About this Research Topic
A synthesis of the current knowledge regarding dopaminergic alterations in schizophrenia as a core element of the disease is proposed. Schizophrenia is a disabling pathology with a lifetime prevalence of approximately 1% worldwide. The discovery of antipsychotics drugs that block the dopamine D2 receptor led to both improved disease management and to the dopamine hypothesis of schizophrenia, perhaps one of the most enduring in psychiatry. However, a clear understanding of the etiopathological mechanism(s) remain elusive. New therapies are also needed for the cognitive and negative symptoms of the disease which appear central to functional outcomes and yet which remain poorly served by current therapies
Large multicentre GWAS studies have identified multiple risk alleles, including genes for the dopamine D2 receptor, GABAergic neurons, and ion channels, and genes involved in glutamatergic neurotransmission and synaptic plasticity. Interestingly, these large schizophrenia–genetic association studies also suggest an immune control of synaptic maturation. Immune dysregulation has long been suspected in the etiology of schizophrenia, most notably in relation to synaptic remodeling. These new data are of great interest for understanding brain development processes in schizophrenia, and synaptic dysfunction within the glutamatergic system.
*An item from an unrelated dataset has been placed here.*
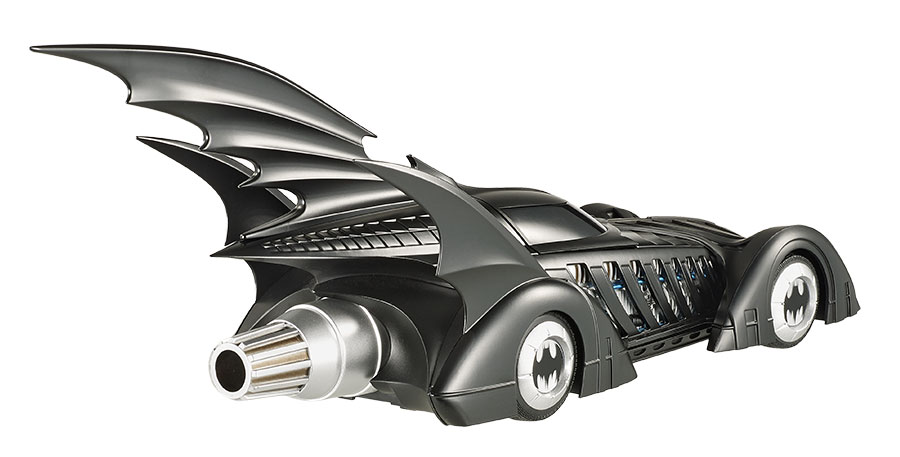 Batman Forever ELITE 1995 1:18 Scale Die-Cast Batmobile - Click Image to Close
A direct involvement of NMDA receptor function in psychotic events is well accepted, but receptor dynamic studies and the translatability of preclinical models are showing the limits of our current understanding on this matter.
How does the dopaminergic system fit within these new findings? Changes in dopamine function are well documented in schizophrenia and generally confirm reduced mesocortical tone associated with hypersensitive/hyperactive sub-cortical dopamine function which appear to be a hallmark of the disease. Dopaminergic cells may have a self-modeling potential through combined BDNF/TrkB and dopamine D1 and D3 intraneuronal crosstalk and this may be relevant to more general plastic mechanisms. In addition, dopamine may be the key endpoint of interactions with other transmitter systems such as endocannabinoids or acetylcholine which may be dysfunctional in disease. Thus, even though the causal processes leading to schizophrenia may be multifactorial, [converging toward synaptic dysfunction], targeting the dopaminergic system remains of therapeutic interest.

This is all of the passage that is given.